> _PASSAGE PROVIDED_
^^^^^^^^

Gifting is often used as an estate planning tool.  The favorable tax treatments make it not only useful but desirable.  When using gifting as an estate planning tool, you get the added bonus of being able to watch your loved ones enjoy part of their inheritance while you are still alive.  It is important however, to understand the rules and limitations of this tool.

  1. There is an Annual Gift Tax Exclusion

The annual gift tax exclusion is adjusted for inflation and is the amount of money or property you can give to each person of your choosing without being taxed.  The exclusion amount for 2017 is $14,000.  This means that you can give $14,000 to each of your children or grandchildren without being taxed.


  1. Gifts to Spouses Don’t Count

The gift tax exclusion is for anyone that you gift to other than your spouse.  Spouses use what is called a marital deduction which allows for unlimited transfers between spouses without being taxed.


  1. Medical and Educational Gifts Don’t Count

Any payments made for educational expenses do not count toward the annual limit on gifting.  This means you could make a payment to a college fund or medical facility for a child or grandchild and also give them a separate gift of $14,000.  The payment must be made directly to a qualifying education or medical center or plan.

^^^^^^^^

> _TASKS_
• 1. According to the passage on gifting as an estate planning tool, what is the exclusion amount for 2017?
• 2. Extend the passage on gifting as an estate planning tool, picking up right after its final sentence.

^^^^^^^^

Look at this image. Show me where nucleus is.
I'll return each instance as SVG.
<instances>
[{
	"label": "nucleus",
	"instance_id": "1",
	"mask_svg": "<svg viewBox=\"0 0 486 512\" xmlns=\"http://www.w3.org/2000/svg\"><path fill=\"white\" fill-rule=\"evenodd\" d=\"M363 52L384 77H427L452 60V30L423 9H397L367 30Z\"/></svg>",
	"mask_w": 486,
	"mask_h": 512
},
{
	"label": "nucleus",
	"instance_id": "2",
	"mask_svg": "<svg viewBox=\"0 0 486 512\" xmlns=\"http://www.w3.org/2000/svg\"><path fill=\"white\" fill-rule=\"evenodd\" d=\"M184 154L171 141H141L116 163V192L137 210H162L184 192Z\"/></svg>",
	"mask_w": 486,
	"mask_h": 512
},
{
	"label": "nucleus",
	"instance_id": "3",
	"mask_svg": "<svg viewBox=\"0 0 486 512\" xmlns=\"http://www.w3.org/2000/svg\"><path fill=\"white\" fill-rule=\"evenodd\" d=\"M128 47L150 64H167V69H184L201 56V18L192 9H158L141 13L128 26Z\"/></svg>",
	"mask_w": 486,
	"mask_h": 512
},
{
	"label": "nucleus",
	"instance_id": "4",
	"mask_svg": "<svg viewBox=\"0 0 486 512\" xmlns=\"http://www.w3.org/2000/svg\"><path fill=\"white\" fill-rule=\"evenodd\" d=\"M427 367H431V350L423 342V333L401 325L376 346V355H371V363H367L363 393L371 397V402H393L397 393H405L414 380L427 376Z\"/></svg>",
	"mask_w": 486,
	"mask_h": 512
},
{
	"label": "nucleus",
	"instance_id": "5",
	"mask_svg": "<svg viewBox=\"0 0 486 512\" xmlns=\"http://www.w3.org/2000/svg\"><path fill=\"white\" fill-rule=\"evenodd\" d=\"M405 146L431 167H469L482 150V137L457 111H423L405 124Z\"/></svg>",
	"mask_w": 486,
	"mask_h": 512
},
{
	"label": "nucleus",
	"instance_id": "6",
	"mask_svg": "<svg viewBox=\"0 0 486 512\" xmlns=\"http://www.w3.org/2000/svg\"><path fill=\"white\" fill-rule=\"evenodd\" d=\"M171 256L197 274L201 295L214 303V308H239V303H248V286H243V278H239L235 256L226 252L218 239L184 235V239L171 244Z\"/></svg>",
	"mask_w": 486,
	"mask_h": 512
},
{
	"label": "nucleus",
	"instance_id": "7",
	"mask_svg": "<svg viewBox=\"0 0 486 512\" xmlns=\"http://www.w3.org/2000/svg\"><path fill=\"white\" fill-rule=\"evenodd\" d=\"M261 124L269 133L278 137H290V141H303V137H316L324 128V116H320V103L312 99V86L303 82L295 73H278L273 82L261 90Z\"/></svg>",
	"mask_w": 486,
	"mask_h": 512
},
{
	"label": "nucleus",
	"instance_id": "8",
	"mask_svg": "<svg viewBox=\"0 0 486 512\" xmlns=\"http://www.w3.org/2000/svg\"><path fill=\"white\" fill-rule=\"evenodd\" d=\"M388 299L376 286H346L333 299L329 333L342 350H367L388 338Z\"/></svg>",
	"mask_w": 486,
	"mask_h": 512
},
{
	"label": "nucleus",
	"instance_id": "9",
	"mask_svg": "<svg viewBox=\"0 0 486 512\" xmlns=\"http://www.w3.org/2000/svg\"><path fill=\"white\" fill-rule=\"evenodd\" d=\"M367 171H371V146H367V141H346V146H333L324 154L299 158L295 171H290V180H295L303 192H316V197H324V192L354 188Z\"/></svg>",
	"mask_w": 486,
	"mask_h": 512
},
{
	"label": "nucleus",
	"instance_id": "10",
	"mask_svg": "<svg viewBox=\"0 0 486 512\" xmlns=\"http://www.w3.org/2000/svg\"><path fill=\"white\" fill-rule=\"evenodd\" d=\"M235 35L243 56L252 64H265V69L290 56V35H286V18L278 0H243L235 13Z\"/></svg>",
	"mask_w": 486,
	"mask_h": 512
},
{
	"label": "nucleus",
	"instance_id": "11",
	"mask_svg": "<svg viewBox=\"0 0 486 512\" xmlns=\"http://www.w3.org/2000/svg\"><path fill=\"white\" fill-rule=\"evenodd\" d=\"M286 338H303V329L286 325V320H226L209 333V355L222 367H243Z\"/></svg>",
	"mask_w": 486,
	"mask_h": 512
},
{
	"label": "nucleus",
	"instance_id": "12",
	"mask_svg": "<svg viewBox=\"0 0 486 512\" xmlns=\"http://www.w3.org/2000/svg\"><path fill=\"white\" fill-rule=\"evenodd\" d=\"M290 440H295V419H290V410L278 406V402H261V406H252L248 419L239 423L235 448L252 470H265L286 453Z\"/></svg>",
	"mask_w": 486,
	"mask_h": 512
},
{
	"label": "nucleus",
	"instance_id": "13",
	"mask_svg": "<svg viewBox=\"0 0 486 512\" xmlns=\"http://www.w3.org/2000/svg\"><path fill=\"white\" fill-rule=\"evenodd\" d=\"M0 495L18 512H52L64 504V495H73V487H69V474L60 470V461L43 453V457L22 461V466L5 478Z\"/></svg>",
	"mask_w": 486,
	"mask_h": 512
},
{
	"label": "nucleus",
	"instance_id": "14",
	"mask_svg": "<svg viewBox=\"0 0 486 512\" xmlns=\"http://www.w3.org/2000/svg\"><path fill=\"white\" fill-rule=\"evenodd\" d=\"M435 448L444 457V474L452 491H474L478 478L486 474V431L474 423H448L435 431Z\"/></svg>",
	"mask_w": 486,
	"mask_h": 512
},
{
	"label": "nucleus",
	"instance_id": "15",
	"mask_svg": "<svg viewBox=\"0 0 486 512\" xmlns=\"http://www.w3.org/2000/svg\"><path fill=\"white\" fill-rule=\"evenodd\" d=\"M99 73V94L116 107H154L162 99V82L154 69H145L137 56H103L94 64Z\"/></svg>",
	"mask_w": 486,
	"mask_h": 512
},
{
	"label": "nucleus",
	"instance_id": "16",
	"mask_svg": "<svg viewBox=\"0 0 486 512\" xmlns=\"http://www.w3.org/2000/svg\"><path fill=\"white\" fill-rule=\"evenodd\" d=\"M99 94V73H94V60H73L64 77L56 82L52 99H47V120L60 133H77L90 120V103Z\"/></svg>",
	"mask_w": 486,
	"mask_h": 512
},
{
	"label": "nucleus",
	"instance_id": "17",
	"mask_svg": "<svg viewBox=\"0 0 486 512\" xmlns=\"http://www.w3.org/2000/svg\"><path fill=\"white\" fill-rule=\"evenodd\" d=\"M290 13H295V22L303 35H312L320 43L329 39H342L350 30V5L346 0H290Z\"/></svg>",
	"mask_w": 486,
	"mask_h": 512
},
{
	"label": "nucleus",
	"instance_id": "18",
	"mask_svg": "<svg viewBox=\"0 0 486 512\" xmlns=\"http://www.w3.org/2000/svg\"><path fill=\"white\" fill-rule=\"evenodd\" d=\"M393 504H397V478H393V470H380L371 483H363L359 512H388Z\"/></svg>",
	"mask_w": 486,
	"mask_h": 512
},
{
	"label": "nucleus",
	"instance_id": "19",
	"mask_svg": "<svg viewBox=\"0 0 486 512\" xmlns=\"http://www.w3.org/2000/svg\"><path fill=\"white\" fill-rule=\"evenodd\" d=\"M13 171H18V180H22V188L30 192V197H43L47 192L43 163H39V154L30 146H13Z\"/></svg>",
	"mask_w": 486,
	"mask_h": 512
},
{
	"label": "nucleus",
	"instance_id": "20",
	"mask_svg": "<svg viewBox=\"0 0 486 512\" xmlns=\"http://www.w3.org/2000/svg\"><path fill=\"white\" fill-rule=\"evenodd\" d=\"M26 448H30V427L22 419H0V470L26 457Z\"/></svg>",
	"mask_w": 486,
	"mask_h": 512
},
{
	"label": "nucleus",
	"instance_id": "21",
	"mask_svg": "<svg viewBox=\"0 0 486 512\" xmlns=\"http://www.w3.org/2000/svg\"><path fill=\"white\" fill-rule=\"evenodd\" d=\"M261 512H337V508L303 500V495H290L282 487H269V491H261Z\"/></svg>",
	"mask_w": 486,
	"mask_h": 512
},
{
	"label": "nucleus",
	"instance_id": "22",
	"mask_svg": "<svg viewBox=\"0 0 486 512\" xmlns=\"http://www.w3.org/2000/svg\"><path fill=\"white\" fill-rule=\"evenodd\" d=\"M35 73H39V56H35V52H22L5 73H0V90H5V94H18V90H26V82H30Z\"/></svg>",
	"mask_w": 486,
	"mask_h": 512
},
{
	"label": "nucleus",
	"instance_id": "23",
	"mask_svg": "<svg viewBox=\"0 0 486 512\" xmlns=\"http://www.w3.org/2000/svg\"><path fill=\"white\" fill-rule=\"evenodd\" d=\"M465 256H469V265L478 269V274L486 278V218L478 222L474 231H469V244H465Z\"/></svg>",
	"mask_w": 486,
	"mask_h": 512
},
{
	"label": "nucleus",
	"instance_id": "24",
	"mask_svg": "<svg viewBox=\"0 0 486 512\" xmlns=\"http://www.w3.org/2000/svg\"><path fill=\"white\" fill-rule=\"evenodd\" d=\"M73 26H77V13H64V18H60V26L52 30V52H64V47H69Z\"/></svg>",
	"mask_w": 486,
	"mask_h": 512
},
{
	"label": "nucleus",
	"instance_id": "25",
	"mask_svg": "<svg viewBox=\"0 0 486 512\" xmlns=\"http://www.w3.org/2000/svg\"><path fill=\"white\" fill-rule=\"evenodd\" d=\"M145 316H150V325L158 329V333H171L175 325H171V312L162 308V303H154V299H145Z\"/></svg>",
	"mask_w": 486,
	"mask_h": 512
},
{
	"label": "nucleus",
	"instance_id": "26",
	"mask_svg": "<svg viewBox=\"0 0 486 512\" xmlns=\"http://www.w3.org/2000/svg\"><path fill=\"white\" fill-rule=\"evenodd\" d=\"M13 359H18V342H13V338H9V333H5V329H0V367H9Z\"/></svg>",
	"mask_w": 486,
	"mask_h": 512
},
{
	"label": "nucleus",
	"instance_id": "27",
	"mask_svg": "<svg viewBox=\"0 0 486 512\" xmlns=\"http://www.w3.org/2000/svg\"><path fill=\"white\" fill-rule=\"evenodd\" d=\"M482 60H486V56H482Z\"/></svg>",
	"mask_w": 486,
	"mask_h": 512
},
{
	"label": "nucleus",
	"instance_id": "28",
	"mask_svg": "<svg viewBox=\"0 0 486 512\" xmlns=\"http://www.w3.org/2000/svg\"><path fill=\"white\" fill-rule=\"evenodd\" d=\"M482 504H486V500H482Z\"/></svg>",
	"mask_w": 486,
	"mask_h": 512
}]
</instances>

^^^^^^^^

> _TASK RESULTS_
• 1. $14,000.

• 2.
  1. You Can Give Twice as Much if You’re Married


Each spouse can give up to $14,000 to the same individual without incurring gift tax for a total of $28,000.  It is a good idea to give the gift separately for tax and accounting purposes.


  1. You May Still Have to File a Gift Tax Return

If you gift an individual an amount over the annual gift tax exclusion, you may have to file a form 709.  There are instances where even if you gift under the exclusion amount you still need to file it with your taxes so it is always best to check with your CPA.


While gifting can be a very useful tool in an estate plan, as always, we recommend consulting with a qualified estate planning attorney.